When I first started smoking at 18, I promised myself I wouldn't smoke past 30.
I made this seemingly arbitrary deal with myself for a few reasons:
- I couldn't smoke longer than my Dad.
- Smoking in your 20s looks trendy. Smoking any later than that looks like an addiction.
- I really don't want to be that smoker that dies of smoking-related illness.
I have been 30 for 5 days and a ~non-smoker~ for 21 days.
This isn't the first time I've quit. I have smoked on and off since I was 18. Sometimes quitting for as long as 9 months and then picking it up again -- purposefully -- as soon as I was traveling again or as soon as I was in a new place trying to make new friends. For me, smoking has almost been part of my identity. I held it close and associated it with my adventurous spirit, no-fucks-given attitude, and general efforts to live in badass-ery. It was, indivisible from my youth.
I love smoking. I fucking love it. I wish it couldn't kill me.
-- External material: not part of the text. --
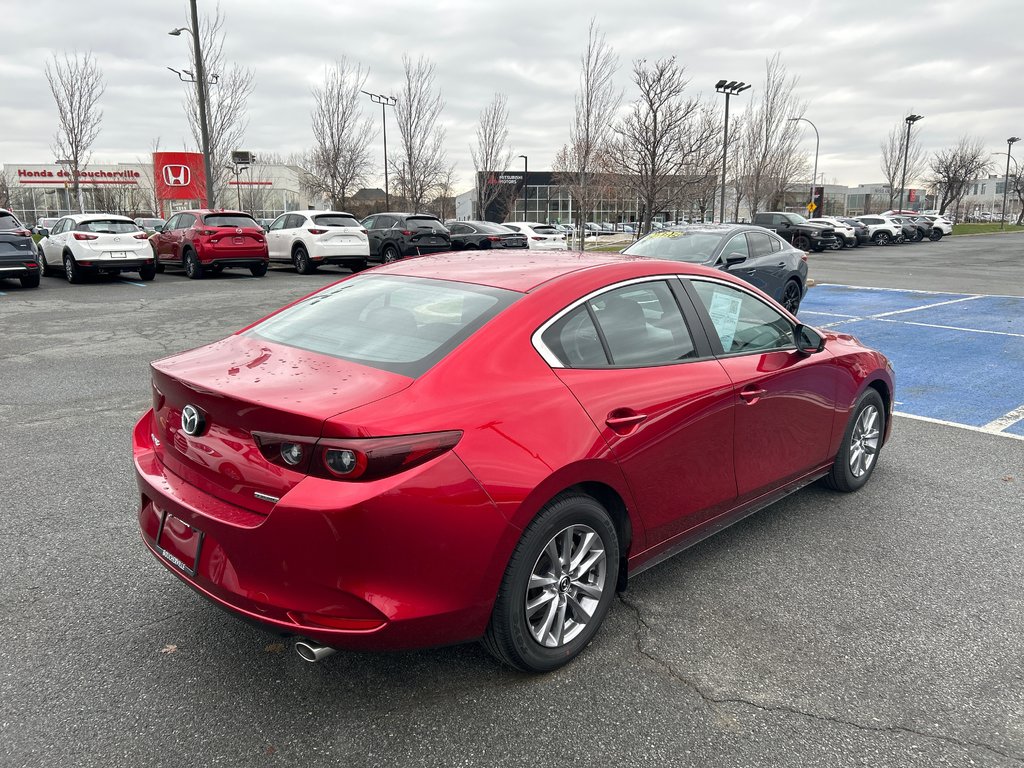 Mazda Mazda3 GX, AUT, AIR TRÈS BAS KM, GARANTIE COMPLÈTE 2022 à Boucherville, Québec - 18 - w1024h768px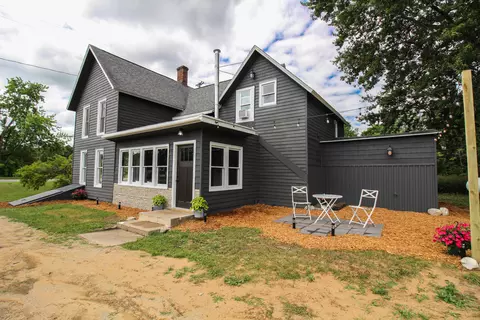 5619 117th Ave, Fennville, MI 49408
I have described many moments as, "cigarette moments." Those moments that are enhanced by sharing a smoke or taking the time to sit and reflect over a smoke. I have only ever dated one non-smoker; there is no better feeling than getting to know someone you're into over a smoke, or sharing a smoke in a stolen moment alone, or having your boo roll you a smoke while you're driving. I love smoking after a day of shredding. I love smoking driving home alone at night with the Northern Lights above me and country music playing over the radio. I love smoking with my friends outside a bar in the freezing cold. I love everything about the social aspects of smoking and the way it ties together a moment of aloneness into one that is special and remarkable because revelling in one's aloneness is good and nourishing and sometimes a cigarette would make that OK for me to do.
This is an ode to smoking, an ode to my youth. I want to quit smoking for my health, both mental and physical, for my relationship, and for myself. I don't regret smoking but I certainly don't want to bring it with me during this transition phase of my life. I don't want to bring smokes into adulthood with me. I want to leave them where I needed them and remember them as a friend I outgrew. They were always there for companionship, comfort and prop, but to be honest, I want to rely on myself for those things. I don't want a cancer-causing stand-in for self-care. I want to find new ways to relish in those special life moments.